··· SOURCE ···

Most people believe that having confidence is essential for making your goals a reality. And why shouldn’t they? Whether we’re attending a lecture by a prominent CEO or watching a TV special on a cultural icon, we are constantly regaled with stories about visionaries who attribute their success to their perpetual belief in themselves, their ideas or their talent.

We admire the high self-esteem of successful people and (understandably) associate this quality with their road to prominence. However, who is to say that their confidence was the single most important driver of their accomplishments, rather than other virtues, such as persistence, pluck, kindness, circumstances, intelligence, connections or a deep passion for their craft? Is the common denominator of success really high self-esteem?

Confidence and Success: The False Connection

You may observe that people who you regard as successful in their careers, ambitions or lives appear to be more confident. This may, in turn, lead you to conclude that if you cultivate your own confidence, it will lead to greater success in your own life. However, this is a logical fallacy. Studies have shown little to no statistical evidence to prove that confidence leads to greater success, but rather that being successful has positive effects on confidence, thus creating this easily confusable correlation.

Multiple studies indicate that if you are more competent, this will lead to greater confidence (for example, children who perform better in school have higher self-esteem, but this is because they perform better, not vice versa). One notable exception is amongst college-age men, who tend to display generally higher levels of confidence than women, even though many of them perform worse academically.

The confidence gap between men and women has been widely acknowledged, and many debate whether this disparity is responsible for men’s greater representation within powerful positions and higher wages (since they have the confidence to negotiate higher salaries and apply for higher positions). On the other side of the coin, many believe this over-confidence holds men back, since women tend to evaluate their abilities more accurately and exceed men academically in many settings.

Gender differences aside, the actual value of confidence seems to be disproportionately high when compared to its social desirability and perceived worth. According to a Gallup poll, 60% of employees either hate or dislike their jobs, and the number-one reason is because of narcissistic bosses. This suggests that the “confidence” sought out in business leaders and managers may be overshadowing other valuable leadership skills. The reality is that confidence can lead to delusion or an inability to recognize (and therefore improve upon) one’s own limitations or mistakes. Studies show that while confident people may convey strength, they become significantly less likeable and more antagonistic when they are challenged or feel threatened.

··· RAW DATA ···

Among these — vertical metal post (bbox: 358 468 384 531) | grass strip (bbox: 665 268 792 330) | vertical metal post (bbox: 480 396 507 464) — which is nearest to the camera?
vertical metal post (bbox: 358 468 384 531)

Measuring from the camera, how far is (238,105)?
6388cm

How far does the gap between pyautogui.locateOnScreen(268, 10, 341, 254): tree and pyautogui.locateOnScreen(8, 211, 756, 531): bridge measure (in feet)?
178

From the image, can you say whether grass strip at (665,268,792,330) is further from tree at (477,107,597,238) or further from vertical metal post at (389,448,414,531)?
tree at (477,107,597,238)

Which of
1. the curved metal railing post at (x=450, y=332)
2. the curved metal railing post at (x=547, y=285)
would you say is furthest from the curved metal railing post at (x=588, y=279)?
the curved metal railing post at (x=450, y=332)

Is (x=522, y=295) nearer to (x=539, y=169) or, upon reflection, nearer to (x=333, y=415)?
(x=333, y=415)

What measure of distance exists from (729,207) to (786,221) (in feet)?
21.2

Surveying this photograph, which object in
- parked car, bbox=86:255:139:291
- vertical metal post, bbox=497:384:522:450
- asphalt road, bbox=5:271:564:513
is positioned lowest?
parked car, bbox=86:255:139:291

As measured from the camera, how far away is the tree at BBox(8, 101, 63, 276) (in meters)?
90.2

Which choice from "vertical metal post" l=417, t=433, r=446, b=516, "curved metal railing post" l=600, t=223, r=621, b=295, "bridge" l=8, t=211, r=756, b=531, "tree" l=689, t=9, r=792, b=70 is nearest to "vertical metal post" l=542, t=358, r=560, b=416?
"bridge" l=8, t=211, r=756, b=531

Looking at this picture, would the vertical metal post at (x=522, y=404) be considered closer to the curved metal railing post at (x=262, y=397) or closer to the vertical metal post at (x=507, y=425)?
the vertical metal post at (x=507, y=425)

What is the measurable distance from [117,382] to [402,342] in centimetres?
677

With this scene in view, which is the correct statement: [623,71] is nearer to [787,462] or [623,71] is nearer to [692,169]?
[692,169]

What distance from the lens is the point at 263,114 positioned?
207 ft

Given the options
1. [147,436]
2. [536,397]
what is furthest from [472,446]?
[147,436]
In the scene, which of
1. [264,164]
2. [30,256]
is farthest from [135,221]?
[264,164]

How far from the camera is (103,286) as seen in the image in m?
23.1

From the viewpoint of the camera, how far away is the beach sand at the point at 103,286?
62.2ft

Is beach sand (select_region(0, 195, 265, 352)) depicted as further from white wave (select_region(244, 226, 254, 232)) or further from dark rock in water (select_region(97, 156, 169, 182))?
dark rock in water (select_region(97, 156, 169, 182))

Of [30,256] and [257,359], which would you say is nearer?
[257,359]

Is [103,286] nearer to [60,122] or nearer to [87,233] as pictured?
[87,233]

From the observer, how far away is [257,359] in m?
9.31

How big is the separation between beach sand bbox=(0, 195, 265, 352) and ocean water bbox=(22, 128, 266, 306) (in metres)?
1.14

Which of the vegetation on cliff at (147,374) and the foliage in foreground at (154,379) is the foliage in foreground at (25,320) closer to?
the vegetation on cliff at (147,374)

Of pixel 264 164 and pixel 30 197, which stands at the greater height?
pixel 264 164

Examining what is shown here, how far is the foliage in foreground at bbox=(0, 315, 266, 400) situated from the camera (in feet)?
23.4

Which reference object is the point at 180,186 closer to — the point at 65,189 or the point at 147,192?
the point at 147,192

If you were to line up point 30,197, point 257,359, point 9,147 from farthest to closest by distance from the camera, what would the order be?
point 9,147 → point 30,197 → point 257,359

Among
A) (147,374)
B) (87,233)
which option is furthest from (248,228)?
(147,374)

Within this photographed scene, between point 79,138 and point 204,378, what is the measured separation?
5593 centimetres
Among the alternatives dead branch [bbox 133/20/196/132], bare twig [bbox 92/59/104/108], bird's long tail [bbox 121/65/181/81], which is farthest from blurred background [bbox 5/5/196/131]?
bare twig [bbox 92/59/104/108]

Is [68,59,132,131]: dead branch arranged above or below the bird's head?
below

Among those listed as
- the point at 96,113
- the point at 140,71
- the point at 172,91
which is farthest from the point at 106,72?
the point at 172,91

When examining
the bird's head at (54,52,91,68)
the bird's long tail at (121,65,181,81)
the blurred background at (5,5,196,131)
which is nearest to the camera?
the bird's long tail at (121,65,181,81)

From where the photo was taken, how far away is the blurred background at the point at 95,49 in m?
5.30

···

- [TASK REQUIREMENTS]
1. In the article on confidence, what percentage of employees hate or dislike their jobs according to a Gallup poll?
2. Copy out the rows from the line containing "Is beach sand" through the end of the rows, both ends included.
The rows are unrelated to the article on confidence.

- [ANSWERS TO THE EXERCISES]
1. 60%

2.
Is beach sand (select_region(0, 195, 265, 352)) depicted as further from white wave (select_region(244, 226, 254, 232)) or further from dark rock in water (select_region(97, 156, 169, 182))?
dark rock in water (select_region(97, 156, 169, 182))

Of [30,256] and [257,359], which would you say is nearer?
[257,359]

Is [103,286] nearer to [60,122] or nearer to [87,233] as pictured?
[87,233]

From the observer, how far away is [257,359] in m?
9.31

How big is the separation between beach sand bbox=(0, 195, 265, 352) and ocean water bbox=(22, 128, 266, 306) (in metres)?
1.14

Which of the vegetation on cliff at (147,374) and the foliage in foreground at (154,379) is the foliage in foreground at (25,320) closer to?
the vegetation on cliff at (147,374)

Of pixel 264 164 and pixel 30 197, which stands at the greater height?
pixel 264 164

Examining what is shown here, how far is the foliage in foreground at bbox=(0, 315, 266, 400) situated from the camera (in feet)?
23.4

Which reference object is the point at 180,186 closer to — the point at 65,189 or the point at 147,192?
the point at 147,192

If you were to line up point 30,197, point 257,359, point 9,147 from farthest to closest by distance from the camera, what would the order be?
point 9,147 → point 30,197 → point 257,359

Among
A) (147,374)
B) (87,233)
which option is furthest from (248,228)?
(147,374)

Within this photographed scene, between point 79,138 and point 204,378, what is the measured separation?
5593 centimetres
Among the alternatives dead branch [bbox 133/20/196/132], bare twig [bbox 92/59/104/108], bird's long tail [bbox 121/65/181/81], which is farthest from blurred background [bbox 5/5/196/131]?
bare twig [bbox 92/59/104/108]

Is [68,59,132,131]: dead branch arranged above or below the bird's head?
below

Among those listed as
- the point at 96,113
- the point at 140,71
- the point at 172,91
which is farthest from the point at 106,72?
the point at 172,91

When examining
the bird's head at (54,52,91,68)
the bird's long tail at (121,65,181,81)
the blurred background at (5,5,196,131)
which is nearest to the camera?
the bird's long tail at (121,65,181,81)

From where the photo was taken, how far away is the blurred background at the point at 95,49 in m?
5.30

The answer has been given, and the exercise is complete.